- City of Westworth Village
- Motto: "The Hidden Jewel of the Metroplex"
- Location of Westworth Village in Tarrant County, Texas
- Coordinates: 32°45′36″N 97°25′26″W﻿ / ﻿32.76000°N 97.42389°W
- Country: United States
- State: Texas
- County: Tarrant

Area
- • Total: 2.08 sq mi (5.40 km^{2})
- • Land: 2.07 sq mi (5.37 km^{2})
- • Water: 0.012 sq mi (0.03 km^{2})
- Elevation: 600 ft (180 m)

Population (2020)
- • Total: 2,585
- • Density: 1,250/sq mi (481/km^{2})
- Time zone: UTC-6 (CST)
- • Summer (DST): UTC-5 (CDT)
- ZIP code: 76114
- Area code: 817
- FIPS code: 48-78064
- GNIS feature ID: 2412244
- Website: Westworth Village, Texas

= Westworth Village, Texas =

Westworth Village is a city in Tarrant County, Texas, United States. The population was 2,585 at the 2020 census.

==History==
The town's growth was helped in large part by the construction and development of Carswell Air Force Base. In 1941, the Fort Worth Chamber of Commerce deeded 1,400 acres to the federal government for the construction of the base, and the town was incorporated the same year.

==Geography==
According to the United States Census Bureau, the city has a total area of 2.0 mi2, all land.

===Climate===

The climate in this area is characterized by hot, humid summers and generally mild to cool winters. According to the Köppen Climate Classification system, Westworth Village has a humid subtropical climate, abbreviated "Cfa" on climate maps.

==Demographics==

Historical population
| Census | Pop. | Note | %± |
| 1950 | 529 |  | — |
| 1960 | 3,321 |  | 527.8% |
| 1970 | 4,578 |  | 37.9% |
| 1980 | 3,651 |  | −20.2% |
| 1990 | 2,350 |  | −35.6% |
| 2000 | 2,124 |  | −9.6% |
| 2010 | 2,472 |  | 16.4% |
| 2020 | 2,585 |  | 4.6% |
U.S. Decennial Census

===2020 census===

As of the 2020 census, Westworth Village had a population of 2,585, with 1,138 households and 672 families residing in the city. The median age was 37.0 years, 20.5% of residents were under the age of 18, and 19.3% were 65 years of age or older. For every 100 females there were 99.5 males, and for every 100 females age 18 and over there were 95.8 males age 18 and over.

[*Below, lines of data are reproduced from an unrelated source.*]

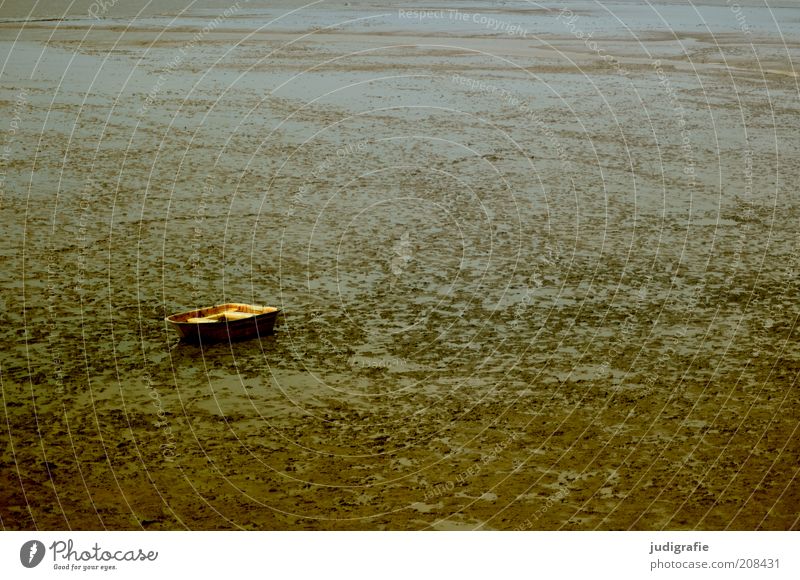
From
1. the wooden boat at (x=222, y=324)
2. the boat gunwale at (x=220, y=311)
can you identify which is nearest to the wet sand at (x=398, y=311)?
the wooden boat at (x=222, y=324)

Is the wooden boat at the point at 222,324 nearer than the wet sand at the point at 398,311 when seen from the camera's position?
No

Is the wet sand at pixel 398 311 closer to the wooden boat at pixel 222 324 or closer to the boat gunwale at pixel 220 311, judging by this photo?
the wooden boat at pixel 222 324

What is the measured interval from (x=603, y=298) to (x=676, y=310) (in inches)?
34.4

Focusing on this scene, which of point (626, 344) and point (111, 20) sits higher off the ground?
point (111, 20)

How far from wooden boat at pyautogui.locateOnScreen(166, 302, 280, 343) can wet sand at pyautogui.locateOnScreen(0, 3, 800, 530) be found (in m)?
0.14

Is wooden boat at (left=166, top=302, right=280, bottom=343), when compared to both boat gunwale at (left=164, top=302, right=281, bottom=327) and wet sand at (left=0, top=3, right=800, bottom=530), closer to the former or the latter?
boat gunwale at (left=164, top=302, right=281, bottom=327)

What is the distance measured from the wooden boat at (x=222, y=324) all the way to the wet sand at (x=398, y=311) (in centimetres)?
14

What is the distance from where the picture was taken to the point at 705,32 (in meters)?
47.1

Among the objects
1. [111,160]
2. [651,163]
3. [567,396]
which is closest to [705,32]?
[651,163]

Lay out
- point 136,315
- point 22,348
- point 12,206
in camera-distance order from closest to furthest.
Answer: point 22,348 → point 136,315 → point 12,206

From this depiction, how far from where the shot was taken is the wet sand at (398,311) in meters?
8.44

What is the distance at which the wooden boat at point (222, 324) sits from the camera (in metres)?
11.1

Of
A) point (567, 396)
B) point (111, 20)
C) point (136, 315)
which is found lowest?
point (567, 396)

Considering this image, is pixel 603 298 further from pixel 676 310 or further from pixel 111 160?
pixel 111 160
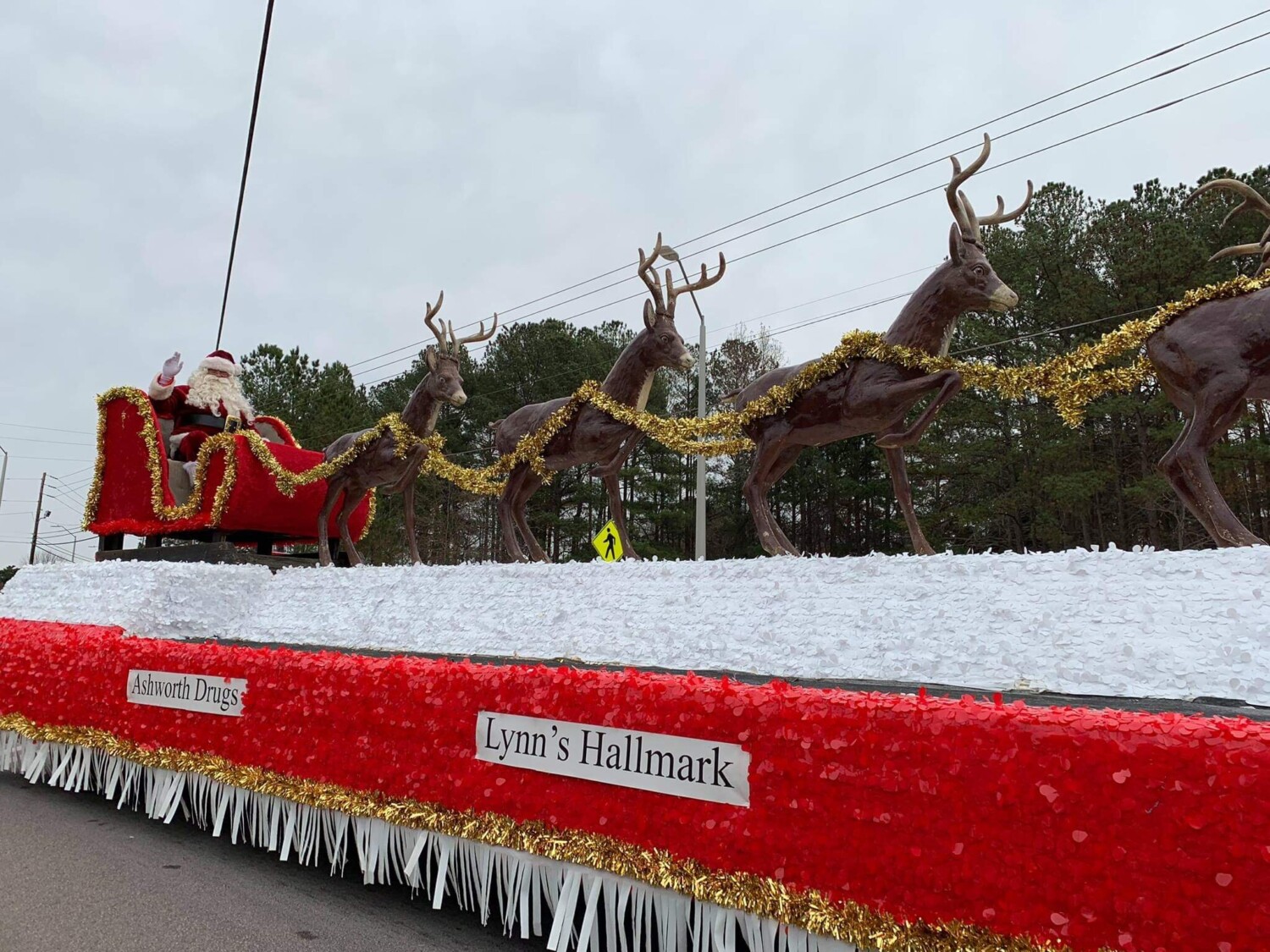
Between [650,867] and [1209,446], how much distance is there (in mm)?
3955

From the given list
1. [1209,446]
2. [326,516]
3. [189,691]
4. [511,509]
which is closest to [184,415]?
[326,516]

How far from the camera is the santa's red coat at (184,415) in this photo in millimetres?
10430

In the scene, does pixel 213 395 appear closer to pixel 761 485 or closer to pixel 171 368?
pixel 171 368

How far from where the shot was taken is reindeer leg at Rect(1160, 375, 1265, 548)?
15.4ft

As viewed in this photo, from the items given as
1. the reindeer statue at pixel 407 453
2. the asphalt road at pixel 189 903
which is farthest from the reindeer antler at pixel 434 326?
the asphalt road at pixel 189 903

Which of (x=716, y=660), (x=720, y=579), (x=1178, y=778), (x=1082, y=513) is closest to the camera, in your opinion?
(x=1178, y=778)

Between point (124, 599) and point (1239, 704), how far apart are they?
822 centimetres

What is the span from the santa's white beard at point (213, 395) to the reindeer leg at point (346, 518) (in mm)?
2448

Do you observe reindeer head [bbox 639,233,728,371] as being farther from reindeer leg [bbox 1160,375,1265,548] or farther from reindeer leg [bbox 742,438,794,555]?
reindeer leg [bbox 1160,375,1265,548]

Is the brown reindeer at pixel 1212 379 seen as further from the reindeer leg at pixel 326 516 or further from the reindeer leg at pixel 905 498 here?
the reindeer leg at pixel 326 516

Of the households in Westworth Village, 29.4% had children under the age of 18 living in them, 42.9% were married-couple households, 22.8% were households with a male householder and no spouse or partner present, and 28.2% were households with a female householder and no spouse or partner present. About 32.8% of all households were made up of individuals and 11.8% had someone living alone who was 65 years of age or older.

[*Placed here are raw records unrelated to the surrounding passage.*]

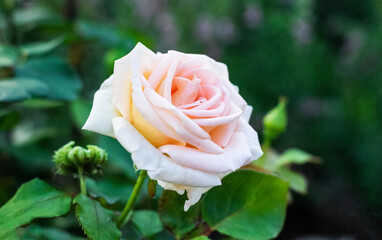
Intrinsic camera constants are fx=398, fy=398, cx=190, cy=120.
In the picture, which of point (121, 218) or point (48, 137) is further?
point (48, 137)

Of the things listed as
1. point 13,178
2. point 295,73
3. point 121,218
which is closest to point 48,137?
point 13,178

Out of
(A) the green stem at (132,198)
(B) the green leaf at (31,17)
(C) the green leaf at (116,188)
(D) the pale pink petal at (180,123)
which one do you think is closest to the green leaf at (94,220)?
(A) the green stem at (132,198)

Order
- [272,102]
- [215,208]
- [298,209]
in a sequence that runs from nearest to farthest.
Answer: [215,208] → [298,209] → [272,102]

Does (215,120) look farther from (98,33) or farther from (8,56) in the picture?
(98,33)

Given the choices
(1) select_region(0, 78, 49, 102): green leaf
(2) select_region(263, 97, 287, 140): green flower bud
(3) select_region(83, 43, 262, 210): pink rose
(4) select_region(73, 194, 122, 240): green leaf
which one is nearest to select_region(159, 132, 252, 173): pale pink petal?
(3) select_region(83, 43, 262, 210): pink rose

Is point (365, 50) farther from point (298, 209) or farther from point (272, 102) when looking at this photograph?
point (298, 209)

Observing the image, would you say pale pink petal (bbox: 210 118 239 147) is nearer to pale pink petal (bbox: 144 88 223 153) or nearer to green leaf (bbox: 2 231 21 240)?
pale pink petal (bbox: 144 88 223 153)
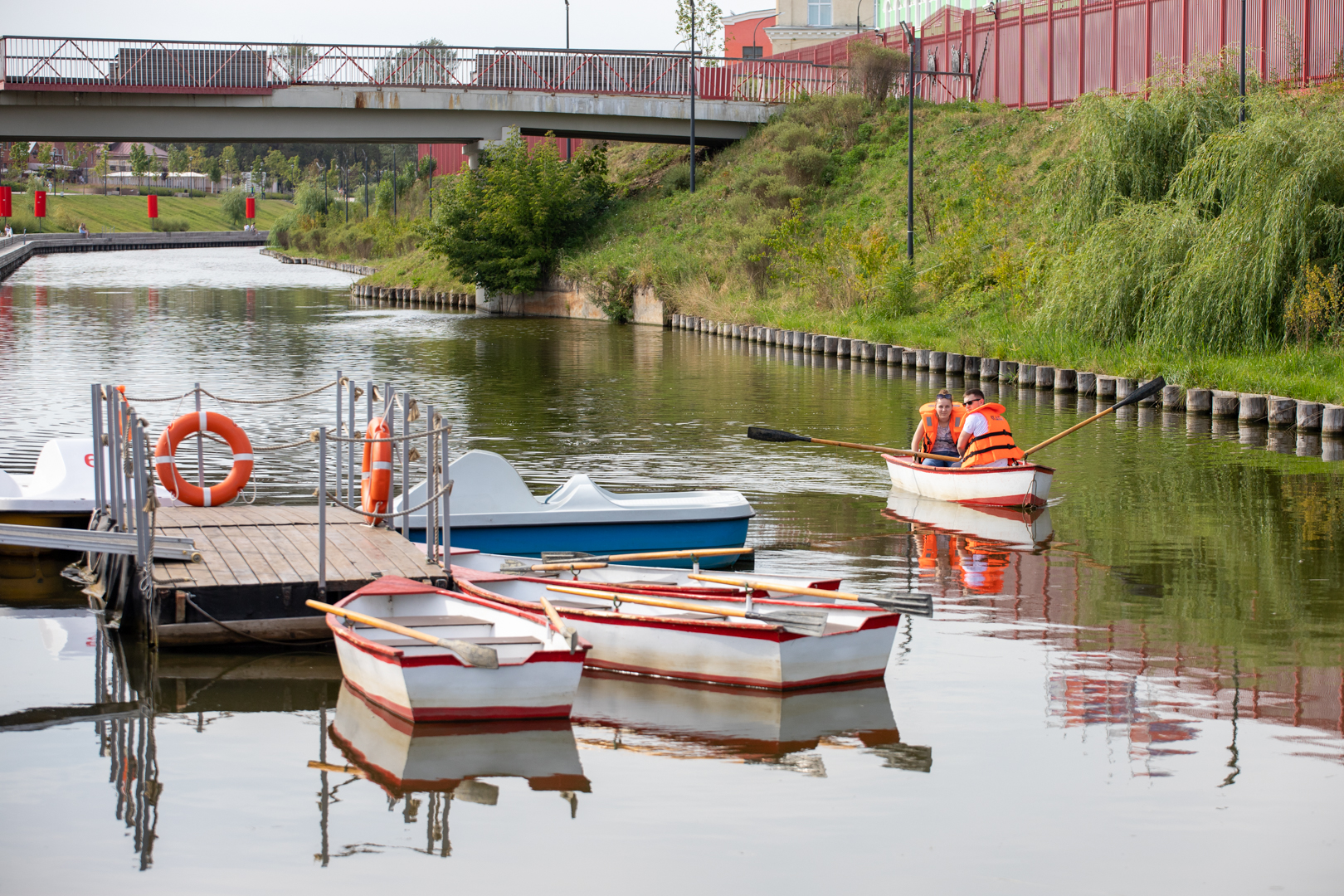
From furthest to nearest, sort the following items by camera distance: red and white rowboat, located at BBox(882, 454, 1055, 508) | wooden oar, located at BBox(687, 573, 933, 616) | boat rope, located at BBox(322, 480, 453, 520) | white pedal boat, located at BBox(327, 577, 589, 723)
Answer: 1. red and white rowboat, located at BBox(882, 454, 1055, 508)
2. boat rope, located at BBox(322, 480, 453, 520)
3. wooden oar, located at BBox(687, 573, 933, 616)
4. white pedal boat, located at BBox(327, 577, 589, 723)

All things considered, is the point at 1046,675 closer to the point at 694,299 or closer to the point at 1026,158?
the point at 694,299

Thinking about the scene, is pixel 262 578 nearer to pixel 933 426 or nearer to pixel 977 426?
pixel 977 426

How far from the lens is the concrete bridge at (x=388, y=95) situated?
4538cm

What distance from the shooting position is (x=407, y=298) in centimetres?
5744

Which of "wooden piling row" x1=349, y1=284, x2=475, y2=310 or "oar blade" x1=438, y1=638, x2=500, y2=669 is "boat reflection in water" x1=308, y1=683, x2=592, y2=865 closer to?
"oar blade" x1=438, y1=638, x2=500, y2=669

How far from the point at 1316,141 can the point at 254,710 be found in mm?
19235

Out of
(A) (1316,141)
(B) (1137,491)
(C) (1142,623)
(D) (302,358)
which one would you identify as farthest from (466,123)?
(C) (1142,623)

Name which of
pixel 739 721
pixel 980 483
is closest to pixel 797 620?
pixel 739 721

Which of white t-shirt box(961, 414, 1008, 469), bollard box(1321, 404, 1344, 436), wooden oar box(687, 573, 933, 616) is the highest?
white t-shirt box(961, 414, 1008, 469)

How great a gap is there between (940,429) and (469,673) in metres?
9.08

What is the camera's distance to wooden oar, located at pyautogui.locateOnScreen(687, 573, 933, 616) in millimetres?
9109

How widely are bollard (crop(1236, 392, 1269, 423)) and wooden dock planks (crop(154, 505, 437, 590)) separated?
1363 cm

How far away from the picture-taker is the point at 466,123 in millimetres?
51250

There were 1,233 housing units, of which 7.7% were vacant. The homeowner vacancy rate was 4.3% and the rental vacancy rate was 8.1%.

100.0% of residents lived in urban areas, while 0.0% lived in rural areas.

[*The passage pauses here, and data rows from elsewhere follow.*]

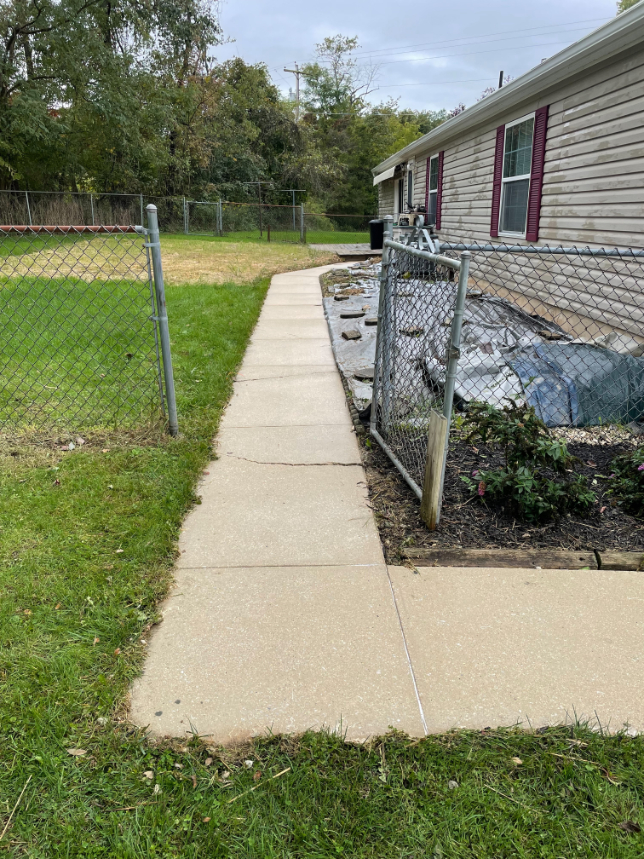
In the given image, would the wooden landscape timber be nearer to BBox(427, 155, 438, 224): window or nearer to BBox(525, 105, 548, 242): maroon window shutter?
BBox(525, 105, 548, 242): maroon window shutter

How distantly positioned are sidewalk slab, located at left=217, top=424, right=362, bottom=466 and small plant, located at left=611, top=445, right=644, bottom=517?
1.52 meters

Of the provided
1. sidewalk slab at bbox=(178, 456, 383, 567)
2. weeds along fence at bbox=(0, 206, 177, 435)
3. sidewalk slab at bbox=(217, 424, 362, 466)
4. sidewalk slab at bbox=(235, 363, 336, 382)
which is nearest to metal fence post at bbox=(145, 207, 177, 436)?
weeds along fence at bbox=(0, 206, 177, 435)

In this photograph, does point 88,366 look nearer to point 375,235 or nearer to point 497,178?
point 375,235

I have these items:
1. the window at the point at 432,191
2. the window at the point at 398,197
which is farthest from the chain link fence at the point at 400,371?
the window at the point at 398,197

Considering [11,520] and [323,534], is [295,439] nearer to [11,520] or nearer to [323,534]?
[323,534]

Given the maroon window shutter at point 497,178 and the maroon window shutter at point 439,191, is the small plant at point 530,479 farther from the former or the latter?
the maroon window shutter at point 439,191

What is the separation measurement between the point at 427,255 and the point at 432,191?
40.7 feet

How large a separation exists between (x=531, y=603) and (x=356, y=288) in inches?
331

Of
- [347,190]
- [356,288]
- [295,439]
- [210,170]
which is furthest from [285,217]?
[295,439]

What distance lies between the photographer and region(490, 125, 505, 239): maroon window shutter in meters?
9.09

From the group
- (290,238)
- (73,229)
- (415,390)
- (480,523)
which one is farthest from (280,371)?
(290,238)

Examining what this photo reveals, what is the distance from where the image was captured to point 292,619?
241 cm

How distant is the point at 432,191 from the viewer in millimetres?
14344

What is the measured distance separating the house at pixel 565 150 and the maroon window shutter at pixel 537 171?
12 mm
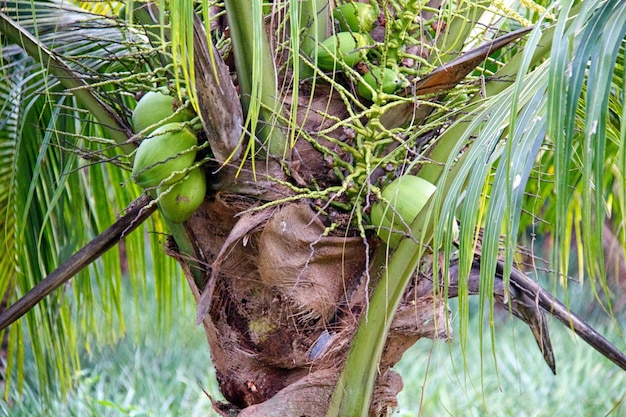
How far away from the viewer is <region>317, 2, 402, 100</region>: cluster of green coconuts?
3.36 ft

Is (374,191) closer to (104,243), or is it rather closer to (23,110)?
(104,243)

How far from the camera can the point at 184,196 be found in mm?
1043

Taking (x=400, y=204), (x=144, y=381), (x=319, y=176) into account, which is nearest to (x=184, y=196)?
(x=319, y=176)

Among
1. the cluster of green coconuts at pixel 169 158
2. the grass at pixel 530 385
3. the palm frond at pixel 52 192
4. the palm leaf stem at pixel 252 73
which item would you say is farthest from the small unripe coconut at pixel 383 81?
the grass at pixel 530 385

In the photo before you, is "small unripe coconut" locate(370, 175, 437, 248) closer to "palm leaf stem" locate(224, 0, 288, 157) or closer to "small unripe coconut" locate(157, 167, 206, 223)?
"palm leaf stem" locate(224, 0, 288, 157)

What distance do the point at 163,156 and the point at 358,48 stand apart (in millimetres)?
309

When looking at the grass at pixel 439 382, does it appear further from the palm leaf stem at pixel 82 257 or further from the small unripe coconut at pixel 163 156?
the small unripe coconut at pixel 163 156

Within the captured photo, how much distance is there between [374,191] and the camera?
0.99 m

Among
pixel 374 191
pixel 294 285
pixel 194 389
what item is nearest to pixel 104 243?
pixel 294 285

Racial composition as of the 2020 census
| Race | Number | Percent |
|---|---|---|
| White | 1,750 | 67.7% |
| Black or African American | 133 | 5.1% |
| American Indian and Alaska Native | 56 | 2.2% |
| Asian | 52 | 2.0% |
| Native Hawaiian and Other Pacific Islander | 11 | 0.4% |
| Some other race | 182 | 7.0% |
| Two or more races | 401 | 15.5% |
| Hispanic or Latino (of any race) | 725 | 28.0% |

==Education==
Westworth Village is served by the Fort Worth Independent School District.

Schools that serve Westworth Village include:
- Burton Hill Elementary School (Ft.Worth)
- Stripling Middle School (Fort Worth)
- Arlington Heights High School (Fort Worth)

==Infrastructure==

===Police Department===
The Westworth Village Police Department, based out of the Westworth Village Justice Center, serves the city.

===Naval Air Station===
The Naval Air Station Joint Reserve Base Fort Worth has some territory in Westworth Village.